What to work on:
a) Reproduce the passage from the mailing-list message that begins at "[Fis] Concluding the" and ends after "of the month.".
b) According to the mailing-list message, what share of papers in journals covered by ISI's citation database received no citations in the 5 years after publication?

Source excerpt:
━━━━━━━━━━━━━━━━

[Fis] Concluding the session
Krassimir Markov
itheaiss at gmail.com
Mon Jun 9 22:13:27 CEST 2025
Dear Pedro and FIS Colleagues,
First of all, I would like to apologize for my occasional participation,
but I am very busy with organizational work, which I hope will decrease by
the end of the month.
Regarding the cited article (Rebooting the Attention Machine), I think it
would be interesting to recall an aphorism of the Bulgarian academician
Azaria Polikarov. He said:
"The greatest invention of mankind is the radio with an off button!"
In an article that I published about ten years ago (2013), I noted the
following:
In 1991, David A. Pendlebury of the Philadelphia-based Institute for
Scientific Information had published the startling conclusion that
55% of the papers published in journals covered by ISI's citation database
did not receive a single citation in the 5 years after they were published
[Hamilton, 1991].

━━━━━━━━━━━━━━━━

Supplied information:
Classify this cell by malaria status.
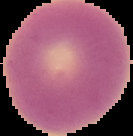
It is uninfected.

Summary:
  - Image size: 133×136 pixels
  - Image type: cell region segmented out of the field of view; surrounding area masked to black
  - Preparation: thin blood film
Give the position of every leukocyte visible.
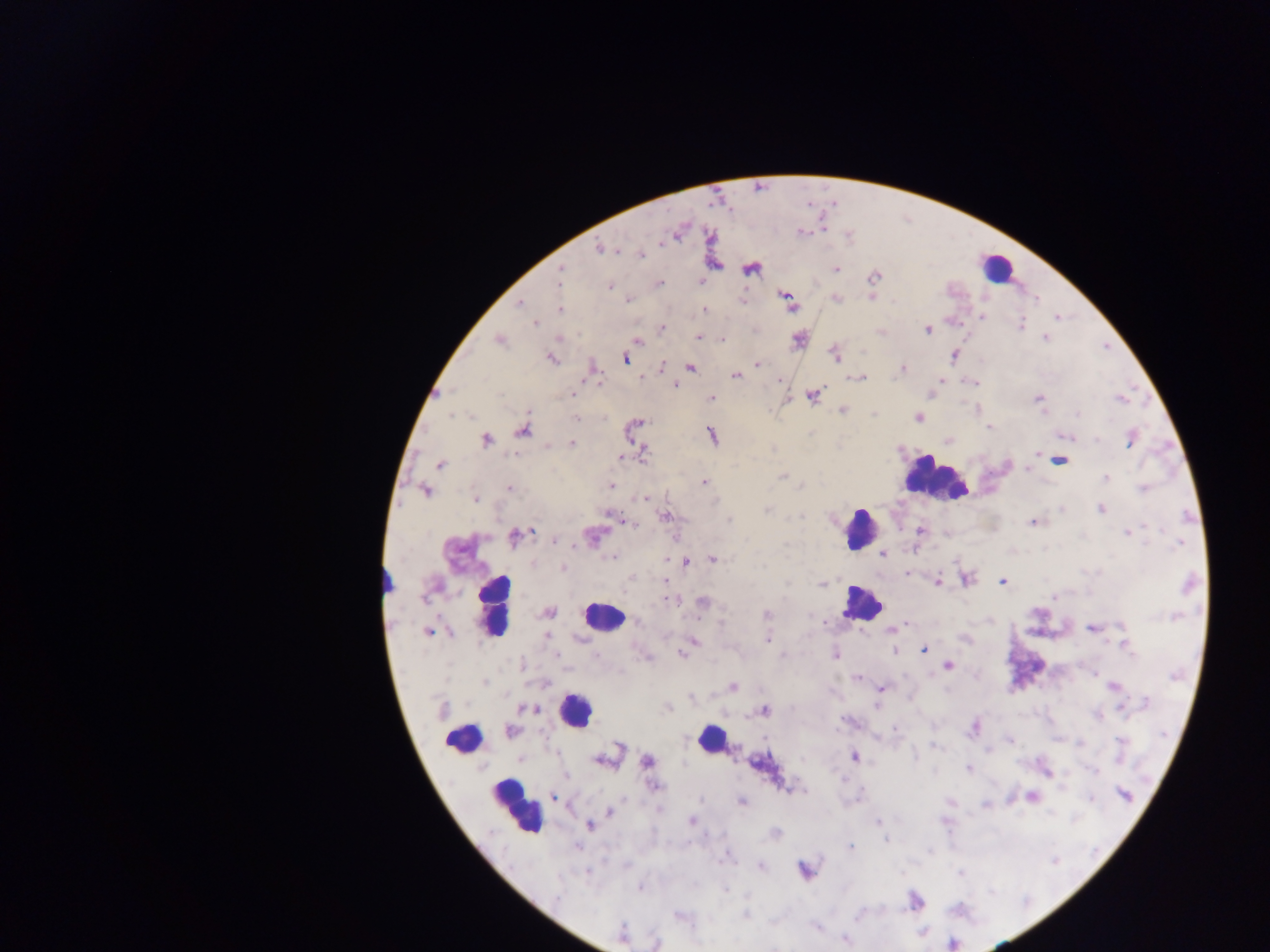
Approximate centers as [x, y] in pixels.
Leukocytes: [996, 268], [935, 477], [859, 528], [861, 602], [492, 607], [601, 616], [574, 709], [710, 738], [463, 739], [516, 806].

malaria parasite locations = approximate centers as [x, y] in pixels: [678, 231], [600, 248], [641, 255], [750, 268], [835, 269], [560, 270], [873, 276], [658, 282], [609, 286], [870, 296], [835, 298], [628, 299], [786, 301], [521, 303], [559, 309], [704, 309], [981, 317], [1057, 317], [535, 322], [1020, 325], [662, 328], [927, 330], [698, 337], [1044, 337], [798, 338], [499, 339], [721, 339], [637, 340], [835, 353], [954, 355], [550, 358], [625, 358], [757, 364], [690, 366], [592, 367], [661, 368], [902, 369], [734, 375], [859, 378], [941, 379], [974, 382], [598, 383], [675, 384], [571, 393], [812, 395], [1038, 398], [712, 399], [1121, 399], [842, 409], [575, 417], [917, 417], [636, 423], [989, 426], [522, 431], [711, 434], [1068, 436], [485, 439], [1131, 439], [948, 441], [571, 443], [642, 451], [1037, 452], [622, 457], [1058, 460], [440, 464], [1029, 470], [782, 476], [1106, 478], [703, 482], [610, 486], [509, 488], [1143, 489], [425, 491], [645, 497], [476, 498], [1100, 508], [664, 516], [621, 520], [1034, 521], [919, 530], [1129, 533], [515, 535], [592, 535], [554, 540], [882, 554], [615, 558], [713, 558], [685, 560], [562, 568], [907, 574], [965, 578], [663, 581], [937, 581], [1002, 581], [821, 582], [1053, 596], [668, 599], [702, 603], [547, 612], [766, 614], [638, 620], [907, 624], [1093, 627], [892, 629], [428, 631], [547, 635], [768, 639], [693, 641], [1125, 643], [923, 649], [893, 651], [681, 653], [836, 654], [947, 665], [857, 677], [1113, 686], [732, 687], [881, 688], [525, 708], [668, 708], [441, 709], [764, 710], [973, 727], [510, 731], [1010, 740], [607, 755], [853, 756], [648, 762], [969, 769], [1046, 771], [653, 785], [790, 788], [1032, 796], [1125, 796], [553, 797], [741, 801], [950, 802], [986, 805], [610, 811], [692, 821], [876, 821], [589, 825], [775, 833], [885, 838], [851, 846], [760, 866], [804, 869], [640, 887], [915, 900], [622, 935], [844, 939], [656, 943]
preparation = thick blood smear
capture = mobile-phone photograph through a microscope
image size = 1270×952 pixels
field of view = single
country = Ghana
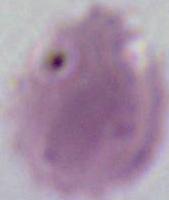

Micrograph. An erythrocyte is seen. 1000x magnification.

━━━━━━━━━━━━━━━━

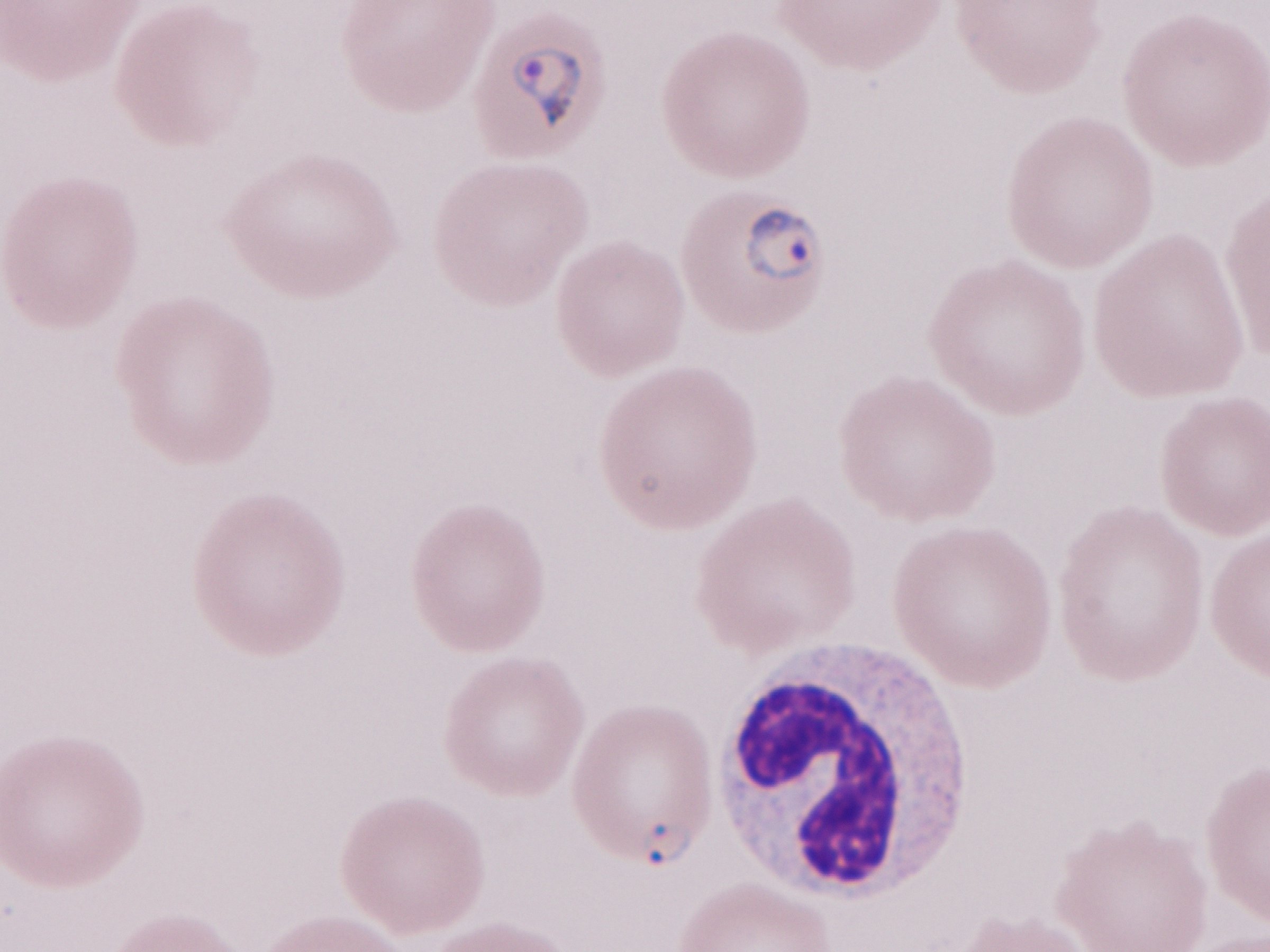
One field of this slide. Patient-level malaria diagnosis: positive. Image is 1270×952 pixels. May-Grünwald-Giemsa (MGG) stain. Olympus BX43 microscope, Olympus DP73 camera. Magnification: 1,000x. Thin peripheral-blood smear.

━━━━━━━━━━━━━━━━

Results in order:
a)
[Fis] Concluding the session
Krassimir Markov
itheaiss at gmail.com
Mon Jun 9 22:13:27 CEST 2025
Dear Pedro and FIS Colleagues,
First of all, I would like to apologize for my occasional participation,
but I am very busy with organizational work, which I hope will decrease by
the end of the month.

b) 55%